US researchers have developed new integrated halide perovskite photoelectrochemical cells, while Fortescue Future Industries has revealed plans to acquire a hydrogen project from Nikola in Arizona.
Rice University engineers have achieved record-breaking efficiency for an integrated photoreactor. The device directly produces hydrogen from solar with 20.8% efficiency. It uses an anticorrosion barrier that insulates the semiconductor from water without impeding the transfer of electrons. The researchers published their findings in Nature Communications. “You needed two layers to the barrier, one to block the water and one to make good electrical contact between the perovskite layers and the protective layer,” said Austin Fehr, one of the study’s lead authors.
Fortescue Future Industries (FFI) says it will acquire Nikola’s Phoenix Hydrogen Hub (PHH) project. The companies are working toward a hydrogen supply agreement to support Nikola’s Class 8 zero-emission trucks. The PHH is a fast-to-market, green hydrogen project in Buckeye, Arizona. Building activities will proceed in phases to scale alongside demand. Hydrogen production is anticipated by the middle of this decade, but the companies did not comment on the size of the hydrogen investment.

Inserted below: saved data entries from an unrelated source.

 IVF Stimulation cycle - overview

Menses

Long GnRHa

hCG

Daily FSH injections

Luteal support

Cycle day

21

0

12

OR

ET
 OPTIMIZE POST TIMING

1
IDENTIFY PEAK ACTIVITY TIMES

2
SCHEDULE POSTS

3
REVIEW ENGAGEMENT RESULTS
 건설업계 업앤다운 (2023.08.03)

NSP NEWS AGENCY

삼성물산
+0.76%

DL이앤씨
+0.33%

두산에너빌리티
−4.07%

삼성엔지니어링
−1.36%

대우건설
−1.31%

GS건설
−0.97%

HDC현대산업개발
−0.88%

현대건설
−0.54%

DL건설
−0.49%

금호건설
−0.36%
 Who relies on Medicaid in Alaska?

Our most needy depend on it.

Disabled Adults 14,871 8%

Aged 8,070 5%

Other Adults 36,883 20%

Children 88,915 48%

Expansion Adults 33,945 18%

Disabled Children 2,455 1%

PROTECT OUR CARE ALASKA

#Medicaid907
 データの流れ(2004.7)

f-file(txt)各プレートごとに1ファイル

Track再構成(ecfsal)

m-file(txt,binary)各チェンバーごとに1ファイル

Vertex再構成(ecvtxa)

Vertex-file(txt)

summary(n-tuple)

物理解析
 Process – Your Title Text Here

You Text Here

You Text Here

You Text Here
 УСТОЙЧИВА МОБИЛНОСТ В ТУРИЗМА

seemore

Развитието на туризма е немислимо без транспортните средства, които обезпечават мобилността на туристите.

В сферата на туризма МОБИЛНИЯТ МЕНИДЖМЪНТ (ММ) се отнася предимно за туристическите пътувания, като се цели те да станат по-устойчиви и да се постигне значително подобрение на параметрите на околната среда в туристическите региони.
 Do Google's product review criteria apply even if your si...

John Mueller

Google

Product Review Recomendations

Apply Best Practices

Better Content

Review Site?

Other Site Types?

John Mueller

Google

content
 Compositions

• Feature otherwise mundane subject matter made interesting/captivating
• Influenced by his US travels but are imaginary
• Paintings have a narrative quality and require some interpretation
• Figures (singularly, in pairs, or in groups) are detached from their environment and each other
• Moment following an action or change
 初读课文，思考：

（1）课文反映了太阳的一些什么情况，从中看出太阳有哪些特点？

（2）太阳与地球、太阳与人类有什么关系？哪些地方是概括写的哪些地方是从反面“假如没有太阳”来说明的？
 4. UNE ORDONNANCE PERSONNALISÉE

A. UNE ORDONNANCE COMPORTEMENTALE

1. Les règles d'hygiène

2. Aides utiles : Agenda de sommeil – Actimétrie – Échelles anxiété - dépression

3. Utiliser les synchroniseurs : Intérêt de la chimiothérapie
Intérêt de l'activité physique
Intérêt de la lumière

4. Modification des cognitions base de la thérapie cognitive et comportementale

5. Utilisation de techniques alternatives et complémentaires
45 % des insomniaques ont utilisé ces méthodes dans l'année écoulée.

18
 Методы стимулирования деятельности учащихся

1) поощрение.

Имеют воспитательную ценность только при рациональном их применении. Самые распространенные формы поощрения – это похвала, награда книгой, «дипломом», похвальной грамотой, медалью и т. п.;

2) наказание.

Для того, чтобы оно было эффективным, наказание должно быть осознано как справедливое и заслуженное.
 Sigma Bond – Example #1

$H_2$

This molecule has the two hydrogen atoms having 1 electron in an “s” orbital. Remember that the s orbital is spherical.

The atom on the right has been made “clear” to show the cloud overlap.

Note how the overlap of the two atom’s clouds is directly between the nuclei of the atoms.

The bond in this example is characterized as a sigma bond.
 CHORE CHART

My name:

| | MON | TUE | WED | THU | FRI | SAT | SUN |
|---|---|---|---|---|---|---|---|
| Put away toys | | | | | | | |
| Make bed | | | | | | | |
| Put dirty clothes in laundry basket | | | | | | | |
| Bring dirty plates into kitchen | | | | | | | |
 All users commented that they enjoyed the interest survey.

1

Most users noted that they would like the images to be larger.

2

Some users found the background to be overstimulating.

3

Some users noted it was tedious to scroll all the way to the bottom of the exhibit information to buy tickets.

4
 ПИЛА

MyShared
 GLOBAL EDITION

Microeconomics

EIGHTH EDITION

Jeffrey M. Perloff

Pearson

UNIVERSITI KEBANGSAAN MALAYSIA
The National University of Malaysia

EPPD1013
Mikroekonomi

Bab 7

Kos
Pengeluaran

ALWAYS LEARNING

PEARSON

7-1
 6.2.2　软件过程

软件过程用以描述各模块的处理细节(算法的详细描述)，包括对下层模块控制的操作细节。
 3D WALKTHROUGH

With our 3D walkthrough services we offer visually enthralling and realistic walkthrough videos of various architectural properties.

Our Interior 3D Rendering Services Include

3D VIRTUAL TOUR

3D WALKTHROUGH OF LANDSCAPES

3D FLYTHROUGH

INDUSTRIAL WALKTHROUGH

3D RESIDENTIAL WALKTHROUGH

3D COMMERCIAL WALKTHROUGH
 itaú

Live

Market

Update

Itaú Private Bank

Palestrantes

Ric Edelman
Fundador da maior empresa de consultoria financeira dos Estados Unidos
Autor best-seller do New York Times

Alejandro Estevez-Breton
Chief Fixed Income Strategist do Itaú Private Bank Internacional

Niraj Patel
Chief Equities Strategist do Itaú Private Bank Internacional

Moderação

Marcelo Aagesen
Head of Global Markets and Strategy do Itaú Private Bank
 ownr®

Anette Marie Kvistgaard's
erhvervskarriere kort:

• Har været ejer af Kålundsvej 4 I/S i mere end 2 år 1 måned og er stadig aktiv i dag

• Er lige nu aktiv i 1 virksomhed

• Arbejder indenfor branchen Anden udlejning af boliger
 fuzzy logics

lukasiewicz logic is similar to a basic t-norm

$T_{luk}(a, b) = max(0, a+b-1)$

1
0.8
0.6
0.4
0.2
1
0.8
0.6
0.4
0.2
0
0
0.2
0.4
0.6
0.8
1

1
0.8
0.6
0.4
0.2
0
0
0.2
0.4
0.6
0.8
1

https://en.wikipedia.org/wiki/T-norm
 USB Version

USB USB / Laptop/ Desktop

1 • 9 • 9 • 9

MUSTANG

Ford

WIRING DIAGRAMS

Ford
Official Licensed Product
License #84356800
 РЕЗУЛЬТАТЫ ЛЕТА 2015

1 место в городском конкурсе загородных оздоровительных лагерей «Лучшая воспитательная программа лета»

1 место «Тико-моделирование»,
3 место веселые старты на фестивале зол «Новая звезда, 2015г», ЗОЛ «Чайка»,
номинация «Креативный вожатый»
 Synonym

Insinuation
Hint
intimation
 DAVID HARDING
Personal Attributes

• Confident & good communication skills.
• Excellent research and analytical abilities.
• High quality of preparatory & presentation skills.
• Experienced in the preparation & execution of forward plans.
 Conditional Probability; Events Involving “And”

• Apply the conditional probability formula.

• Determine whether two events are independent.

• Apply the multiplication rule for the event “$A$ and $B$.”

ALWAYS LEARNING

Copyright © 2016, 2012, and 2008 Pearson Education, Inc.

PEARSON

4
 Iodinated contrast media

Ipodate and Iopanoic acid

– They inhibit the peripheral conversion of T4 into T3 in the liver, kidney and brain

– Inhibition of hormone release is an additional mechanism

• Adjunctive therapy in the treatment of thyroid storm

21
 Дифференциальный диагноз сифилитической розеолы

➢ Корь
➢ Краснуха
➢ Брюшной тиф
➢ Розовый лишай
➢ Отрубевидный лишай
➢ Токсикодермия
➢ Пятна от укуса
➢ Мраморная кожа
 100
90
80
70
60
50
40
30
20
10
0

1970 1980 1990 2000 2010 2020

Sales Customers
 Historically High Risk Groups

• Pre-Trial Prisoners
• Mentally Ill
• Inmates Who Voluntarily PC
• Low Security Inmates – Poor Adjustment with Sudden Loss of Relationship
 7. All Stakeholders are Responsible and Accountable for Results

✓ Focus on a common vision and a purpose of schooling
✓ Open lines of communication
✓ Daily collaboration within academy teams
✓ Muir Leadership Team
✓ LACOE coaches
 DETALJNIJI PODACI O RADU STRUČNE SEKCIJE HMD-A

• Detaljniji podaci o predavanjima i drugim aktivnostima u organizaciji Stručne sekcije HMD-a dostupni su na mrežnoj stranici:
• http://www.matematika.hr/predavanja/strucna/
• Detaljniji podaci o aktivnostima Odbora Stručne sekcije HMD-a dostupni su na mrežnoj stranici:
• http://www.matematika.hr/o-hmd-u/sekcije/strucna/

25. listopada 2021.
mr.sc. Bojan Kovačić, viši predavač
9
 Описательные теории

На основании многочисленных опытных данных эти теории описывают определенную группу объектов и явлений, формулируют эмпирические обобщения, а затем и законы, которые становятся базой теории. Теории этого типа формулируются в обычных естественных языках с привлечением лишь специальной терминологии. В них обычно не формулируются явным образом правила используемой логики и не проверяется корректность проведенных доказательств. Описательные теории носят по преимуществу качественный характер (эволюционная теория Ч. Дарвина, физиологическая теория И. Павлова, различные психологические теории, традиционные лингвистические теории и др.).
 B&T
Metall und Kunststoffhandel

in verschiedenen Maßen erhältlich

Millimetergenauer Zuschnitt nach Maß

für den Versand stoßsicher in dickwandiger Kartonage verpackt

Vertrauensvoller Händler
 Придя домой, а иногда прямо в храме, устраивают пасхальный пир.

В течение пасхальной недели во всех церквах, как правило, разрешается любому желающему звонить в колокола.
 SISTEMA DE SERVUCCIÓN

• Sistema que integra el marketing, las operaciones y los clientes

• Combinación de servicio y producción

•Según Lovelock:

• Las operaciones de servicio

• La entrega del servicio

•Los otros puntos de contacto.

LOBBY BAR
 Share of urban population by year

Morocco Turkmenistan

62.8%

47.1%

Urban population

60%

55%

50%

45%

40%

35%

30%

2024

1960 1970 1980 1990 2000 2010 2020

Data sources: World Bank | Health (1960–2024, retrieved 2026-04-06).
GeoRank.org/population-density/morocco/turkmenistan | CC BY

Wien Energie, RheinEnergie, Siemens Energy, and Verbund are conducting a joint operational test on a combined heat and power plant operated by Wien Energie in Vienna, Austria. The partners are mixing hydrogen with natural gas. “This test is the first of its kind in the world on a commercially used gas and steam turbine plant in this power class,” said Wien Energie. The gas turbine model used in the Donaustadt power plant is used in more than 115 systems in Europe alone.
Wilo launched its four modular green hydrogen production systems. The German company said the product is available in four different sizes that can generate power equal to the annual demand of either three, five, or 20 households. The system uses electrolysis to convert renewable energy into green hydrogen, but can also run fuel cells to convert the hydrogen back into electrical power.
Enapter has supplied 30 AEM EL 2.1 electrolyzers and 15 DRY 2.1 dryers for a hydrogen refueling station in Japan as part of a cooperative deal with Tokyo Gas. The German company said the Senju station is the first commercial hydrogen refueling station to use AEM electrolysis in Asia. It added that Enapter’s AEM electrolyzers are used to produce hydrogen on site to refuel vehicles.